UNTERSUCHTER TEXT

Oldies – oder: Es gibt keinen Bachelor in Erfahrung

Heute drehen Rockmusiker nochmal auf, wenn sie gegen 80 gehen. Ein prima Vorbild für all die Normalsenioren, die ab 65 als Pensionäre herumhängen. Nicht weil sie bis zum Umfallen weitermachen sollen. Sondern weil Arbeit im Alter einen neuen Reiz gewinnen kann: Wir müssen nicht mehr tun, was wir dann tun. Wir müssen nichts Besonderes erreichen, niemanden beeindrucken. Wir machen es quasi lart pour lart. Arbeit als Freiheit.

Warum kommen die Dinosaurier aus der Frühzeit der Rockmusik so erfolgreich zurück auf die Bühne? Bob Dylan. Die Rolling Stones. Suzi Quatro. Neil Young. Nick Mason von Pink Floyd … Seltsam, die sind oft besser als früher. Früher powerten sie drauflos, vollgepumpt mit Drogen, die brauchten sie, um sich auf die Bühne zu wagen. Jetzt ist das Lampenfieber weg, wie eine Kinderkrankheit. Sie sind souverän bei der Sache, auffällig heiter, wohl auch weil Todesahnung mitmischt. Die Posen wirken nicht mehr aufgesetzt, kurz: Die Oldies sind bei sich angekommen.

Taugt das nur in der Unterhaltung? Oder könnten wir das auch in der Wirtschaft nutzen? Eine Fraktion der «Altersweisen», die etwas angesammelt haben, was mit 25 nicht zu haben ist? Man nennt es: Erfahrung.

Von Managern höre ich oft: Die Zeit der Erfahrung ist vorbei. Sie galt etwas in stabilen Zeiten, als man ein Leben lang punkten konnte mit dem, was man unterwegs gelernt hatte. Vorteil Alter: Alte leben halt schon länger. Wer länger lebt, hat mehr erlebt, mehr durchlebt, mehr überlebt. Ist häufiger auf die Nase gefallen, wieder aufgestanden, hat folglich mehr Ahnung, wie das Leben läuft.

GEGEBENE DATEN

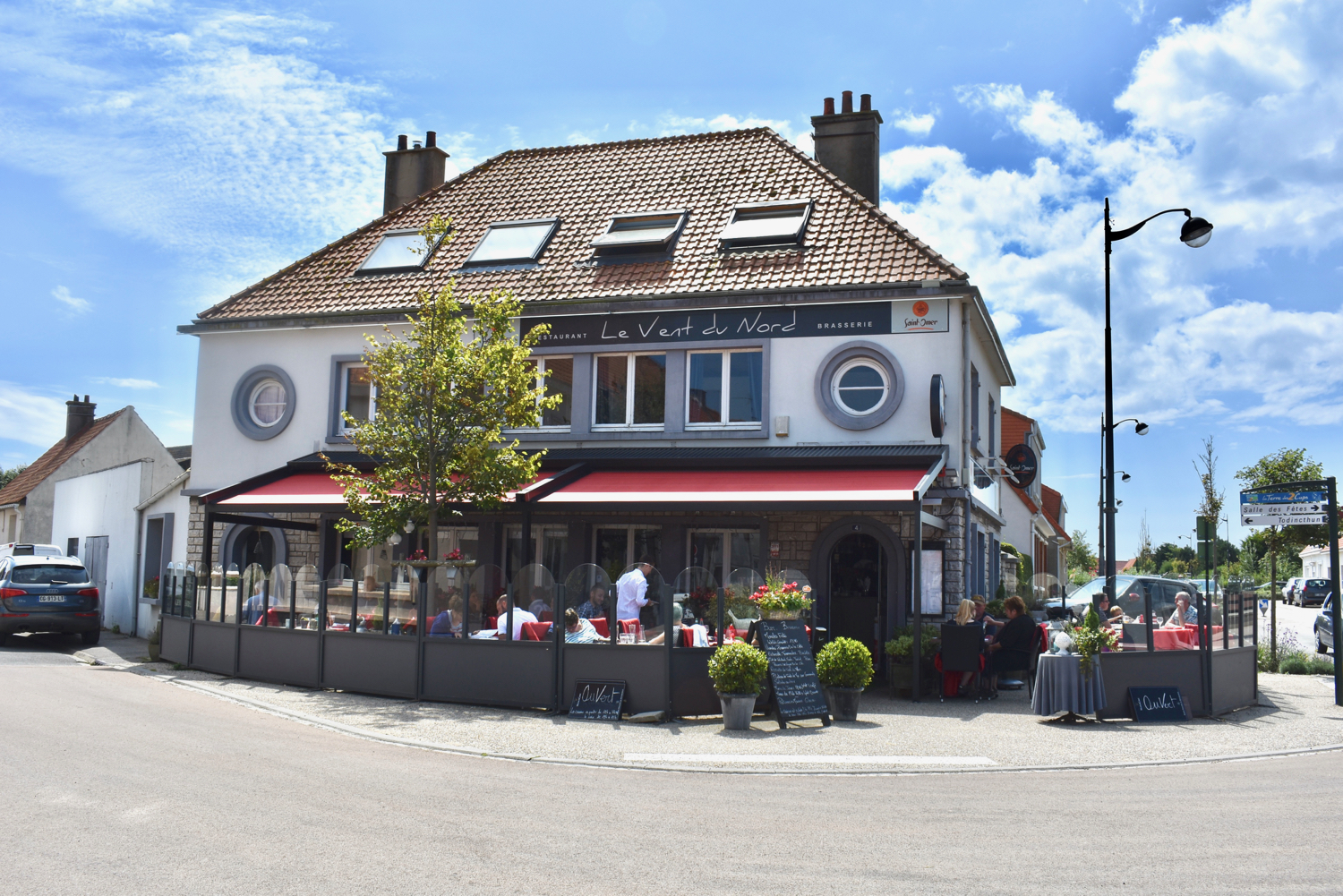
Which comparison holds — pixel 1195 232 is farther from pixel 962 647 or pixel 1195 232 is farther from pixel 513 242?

AUFGABEN
a. Warum hat ein älterer Mensch laut dem Text über Rockmusiker im Alter mehr Ahnung, wie das Leben läuft? Antworte in ein bis drei Sätzen.
b. Wie könnte der Text über Rockmusiker im Alter weitergehen? Setze ihn nach seinem letzten Satz fort.
Für die Bearbeitung sind die Daten nicht nötig.

LÖSUNGEN
a. Alte leben schon länger und haben deshalb mehr erlebt, durchlebt und überlebt. Sie sind häufiger auf die Nase gefallen und wieder aufgestanden, und daraus ergibt sich ihre größere Ahnung vom Leben.

b.
Läuft heute nicht anders. Fragt sich nur: Zählt noch, was wir früher erlebten? In stabilen Zeiten konnten Enkel von Grosseltern lernen, wie sie tüchtig durchs Leben kommen. Inzwischen leben wir in dynamischen Zeiten. Da erneuert sich immer mehr immer schneller – und das heisst auch: Es veraltet immer mehr immer schneller. Vor allem unsere Erfahrung. Wir können also, was wir mit 40 lernten, nicht mit 70 andern als Weisheit verkaufen.

Dennoch. Eine Enkelin hat grad das Staatsexamen in Medizin gemacht, hat also das jüngste Wissen der Branche intus. Ist sie jetzt eine prima Ärztin? Na ja, eher eine top ausgebildete Medizinerin. Meine 58-jährige Hausärztin dagegen, die nimmt nicht mehr jede neue Studie furchtbar ernst, doch sie hat Tausende Patienten gesehen, untersucht, therapiert. Ihr Wissen ist praxisgesättigt. Praxis heisst nicht: Studienwissen auf Einzelfälle herunterbrechen. Denn jede Patientin ist einzigartig, reagiert höchst persönlich auf Therapie. Also wirkt die gute Ärztin kreativ in der Lücke zwischen Theorie und Fall. Daraus entsteht Erfahrung.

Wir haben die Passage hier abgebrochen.